**EXERCISE TEXT**
Retrieve HTML Care Record

This should be an instance level operation. This would simplify the implementation e.g. there are errors to handle the case where the NHS number isn’t found.

Still WIP, but some thoughts:

Should the patientNHSNumber parameter be an Identifier, constrained to use the NHS Number system? This would be more general and allow for alternatives in the future

Different time periods per resource class would reflect real world requirements e.g. All problems, but only last 3 months medications and investigations. If this isn’t in the API then I expect we’ll have to proxy the API and filter ourselves as this is important for best practice in data sharing.

Is there any guidance about the formatting of the HTML Care Record? This has significant implications for clinical safety, particularly in other contexts of use. For example, an html view requiring a 800x600 port may not be safe on a phone. Is a responsive design required? Would this not take longer to create and validate than just sending the structured record and requiring the client to take responsibility for the presentation? Will the view be consistent between providers?

How is the HTML carried in the response?

Retrieve Structured Care Record

How will this be differentiated at an implementation level from the HTML Care Record operation?
How will the HTML Care Record compare to the resource.text.div?

Task interactions

Assume that Order.target will be reference(Organization|Practitioner). Is it wise to allow Practitioner as recipient organisations may need to route to the appropriate person e.g. when staff on leave? This will depend on how it’s handled in the recipient system but could create clinical safety risk.

Does the task-description extension provide anything that couldn’t be handled by populating the order.text.div (i.e. the resource narrative)? The description is not computable, anyway.

After recent discussions with system users they felt that tools to curate inbound messages are weak in existing systems (e.g. it’s not possible to prioritise lab results with out of range values). They proposed that an indicative date & priority on the inbound order would be very useful. I think priority would be covered by the reason codes.

The example order doesn’t have order.detail so would not be a valid Order. I think you’ve identified a case for a generic Order that doesn’t relate to another resource.

Should these points be raised with the FHIR team?

[Stored data entries]
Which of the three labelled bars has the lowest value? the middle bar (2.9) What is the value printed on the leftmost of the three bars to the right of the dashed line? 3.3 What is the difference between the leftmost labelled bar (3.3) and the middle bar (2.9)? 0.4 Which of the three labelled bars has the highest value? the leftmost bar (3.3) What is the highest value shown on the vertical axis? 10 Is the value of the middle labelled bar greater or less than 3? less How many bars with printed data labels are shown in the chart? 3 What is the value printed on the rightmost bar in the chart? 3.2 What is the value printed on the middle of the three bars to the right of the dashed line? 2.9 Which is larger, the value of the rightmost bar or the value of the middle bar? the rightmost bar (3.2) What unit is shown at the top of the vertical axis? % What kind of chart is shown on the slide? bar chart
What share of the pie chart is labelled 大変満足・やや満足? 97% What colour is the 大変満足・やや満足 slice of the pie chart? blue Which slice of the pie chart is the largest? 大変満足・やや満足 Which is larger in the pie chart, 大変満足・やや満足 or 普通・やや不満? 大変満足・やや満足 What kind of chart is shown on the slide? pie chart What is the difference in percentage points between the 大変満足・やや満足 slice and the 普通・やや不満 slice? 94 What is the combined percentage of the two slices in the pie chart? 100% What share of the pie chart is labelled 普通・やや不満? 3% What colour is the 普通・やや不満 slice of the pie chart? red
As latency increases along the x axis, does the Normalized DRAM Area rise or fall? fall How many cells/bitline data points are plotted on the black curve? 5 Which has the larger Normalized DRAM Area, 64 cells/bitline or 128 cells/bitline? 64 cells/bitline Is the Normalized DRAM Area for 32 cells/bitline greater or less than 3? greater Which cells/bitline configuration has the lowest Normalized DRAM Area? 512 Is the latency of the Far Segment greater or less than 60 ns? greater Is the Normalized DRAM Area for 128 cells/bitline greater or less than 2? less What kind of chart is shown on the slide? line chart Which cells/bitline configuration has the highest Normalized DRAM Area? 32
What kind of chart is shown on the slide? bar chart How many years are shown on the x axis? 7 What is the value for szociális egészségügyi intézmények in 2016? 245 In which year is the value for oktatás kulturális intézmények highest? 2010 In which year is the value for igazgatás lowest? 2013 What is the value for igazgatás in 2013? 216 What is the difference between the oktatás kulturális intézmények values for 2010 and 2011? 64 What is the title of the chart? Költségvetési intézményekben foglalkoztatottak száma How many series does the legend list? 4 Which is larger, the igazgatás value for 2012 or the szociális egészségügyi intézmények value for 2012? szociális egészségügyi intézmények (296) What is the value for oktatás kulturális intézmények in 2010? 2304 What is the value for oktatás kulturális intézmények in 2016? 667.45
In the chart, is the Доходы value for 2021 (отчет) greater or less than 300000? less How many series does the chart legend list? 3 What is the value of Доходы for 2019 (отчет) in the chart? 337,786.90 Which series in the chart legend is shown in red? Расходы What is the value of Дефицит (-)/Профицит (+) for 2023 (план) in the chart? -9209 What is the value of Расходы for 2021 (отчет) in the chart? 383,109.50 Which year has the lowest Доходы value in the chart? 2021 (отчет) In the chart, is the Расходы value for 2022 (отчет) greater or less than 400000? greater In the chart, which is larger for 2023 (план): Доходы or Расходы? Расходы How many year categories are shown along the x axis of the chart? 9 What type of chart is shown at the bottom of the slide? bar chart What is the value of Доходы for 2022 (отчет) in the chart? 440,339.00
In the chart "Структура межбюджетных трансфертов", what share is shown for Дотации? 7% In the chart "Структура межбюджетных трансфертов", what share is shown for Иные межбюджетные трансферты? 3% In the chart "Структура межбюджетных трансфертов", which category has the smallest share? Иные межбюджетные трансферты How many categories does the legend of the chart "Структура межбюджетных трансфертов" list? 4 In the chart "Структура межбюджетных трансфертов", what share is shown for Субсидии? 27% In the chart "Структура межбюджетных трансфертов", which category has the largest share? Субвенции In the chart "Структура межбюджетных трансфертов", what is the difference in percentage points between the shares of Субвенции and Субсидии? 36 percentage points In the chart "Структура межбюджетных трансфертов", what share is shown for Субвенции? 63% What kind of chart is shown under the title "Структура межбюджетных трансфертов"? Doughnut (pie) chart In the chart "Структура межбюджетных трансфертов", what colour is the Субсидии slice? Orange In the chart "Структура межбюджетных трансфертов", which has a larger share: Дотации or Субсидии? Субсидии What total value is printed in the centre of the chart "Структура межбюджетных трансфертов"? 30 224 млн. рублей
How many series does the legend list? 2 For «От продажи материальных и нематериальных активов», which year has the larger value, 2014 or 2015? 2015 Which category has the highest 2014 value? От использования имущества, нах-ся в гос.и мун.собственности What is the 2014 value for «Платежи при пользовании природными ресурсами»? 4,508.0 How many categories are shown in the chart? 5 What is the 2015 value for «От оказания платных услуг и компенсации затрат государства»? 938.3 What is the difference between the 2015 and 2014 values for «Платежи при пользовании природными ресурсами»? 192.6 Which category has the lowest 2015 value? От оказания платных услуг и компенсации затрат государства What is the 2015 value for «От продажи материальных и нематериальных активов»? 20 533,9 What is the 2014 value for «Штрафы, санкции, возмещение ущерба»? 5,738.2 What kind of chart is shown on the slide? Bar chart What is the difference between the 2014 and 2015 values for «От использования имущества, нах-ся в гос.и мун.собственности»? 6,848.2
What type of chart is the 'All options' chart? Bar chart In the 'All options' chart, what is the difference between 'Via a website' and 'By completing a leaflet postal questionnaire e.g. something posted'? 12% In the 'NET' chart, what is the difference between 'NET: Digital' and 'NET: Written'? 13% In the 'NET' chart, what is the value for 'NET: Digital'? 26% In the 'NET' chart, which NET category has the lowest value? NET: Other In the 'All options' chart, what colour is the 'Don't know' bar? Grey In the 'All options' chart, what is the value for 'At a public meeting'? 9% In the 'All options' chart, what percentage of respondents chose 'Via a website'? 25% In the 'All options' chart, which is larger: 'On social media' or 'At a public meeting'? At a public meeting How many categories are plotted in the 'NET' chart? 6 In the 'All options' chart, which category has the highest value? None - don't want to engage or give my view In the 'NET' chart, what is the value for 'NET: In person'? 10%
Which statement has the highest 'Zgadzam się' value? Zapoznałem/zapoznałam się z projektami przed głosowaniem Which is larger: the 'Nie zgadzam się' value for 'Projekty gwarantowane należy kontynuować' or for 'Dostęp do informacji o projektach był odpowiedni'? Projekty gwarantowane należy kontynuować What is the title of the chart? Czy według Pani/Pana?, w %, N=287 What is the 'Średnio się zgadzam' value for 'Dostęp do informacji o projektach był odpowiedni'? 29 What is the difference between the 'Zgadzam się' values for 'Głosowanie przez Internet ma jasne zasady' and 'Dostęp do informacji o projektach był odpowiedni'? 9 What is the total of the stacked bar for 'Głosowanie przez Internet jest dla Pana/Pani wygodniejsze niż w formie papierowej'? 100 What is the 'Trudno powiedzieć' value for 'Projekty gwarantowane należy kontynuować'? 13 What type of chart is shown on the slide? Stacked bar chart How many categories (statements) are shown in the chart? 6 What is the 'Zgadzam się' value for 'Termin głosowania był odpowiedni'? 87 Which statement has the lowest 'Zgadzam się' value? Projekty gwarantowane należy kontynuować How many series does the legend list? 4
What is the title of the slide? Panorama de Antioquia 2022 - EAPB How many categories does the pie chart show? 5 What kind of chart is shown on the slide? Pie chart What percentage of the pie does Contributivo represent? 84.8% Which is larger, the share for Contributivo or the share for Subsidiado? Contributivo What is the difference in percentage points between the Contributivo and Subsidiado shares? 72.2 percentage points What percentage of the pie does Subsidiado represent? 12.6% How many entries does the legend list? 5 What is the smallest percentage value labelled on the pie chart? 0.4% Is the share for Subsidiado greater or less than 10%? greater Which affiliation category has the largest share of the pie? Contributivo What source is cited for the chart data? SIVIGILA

**PROBLEM STATEMENT**
Go on with the notes on the care record API, starting after their final sentence. The lines were taken from another source, not from the notes on the care record API.

**RESPONSE TO THE EXERCISE**
Re: Paging

Agree with Dr Stables comment about paging being more difficult to implement, combinations of date ranges and _count may be more practical. Dunmail’s comment about supporting _count is useful (when using a search on NHS number we’ve found _count and sort order useful).

Wonder if OAuth/Security should be a separated out into it’s own stream. It’s a general (RESTful interface) requirement not a only FHIR requirement, i.e. I would expect openEHR interfaces to support the same security mechanism.

Agree that OAuth/Security is a separate topic, but we also need to ensure that it ‘plays nicely’ with the systems being accessed - a FHIR-oriented token will be hard for OpenEHR systems to utilise and vice versa.

Not sure of the practicality of a FHIR orientated token. Partly following on from the consent topic, I’d prefer to see general agreement OAuth2 is the correct approach and then move forward.

My main requirement at the moment is enterprise security and locking down RESTful API’s. I’d also like to be able to extend that, probably incorporating consent (plus FHIR resource security) at a later point. Thats probably reducing the requirement to the points you mentioned in the consent thread about authentication and RBAC.

I’ve gone for OAuth2 at present via java+Spring Security as it allows us to swap authentication methods and introduce RBAC (when we’re asked for it).

The token works in conjunction with OAuth2 by carrying the claims from the authentication provider and making it easy for a FHIR server to comply. At an implementation level, it’s easy to check that the user is authorised to ‘read Medication for Patient 123’.

re: Tokens: Sorry my wording - I meant we don’t need to implement it at the moment but want to have a framework that allows us to move to that with minimal disruption.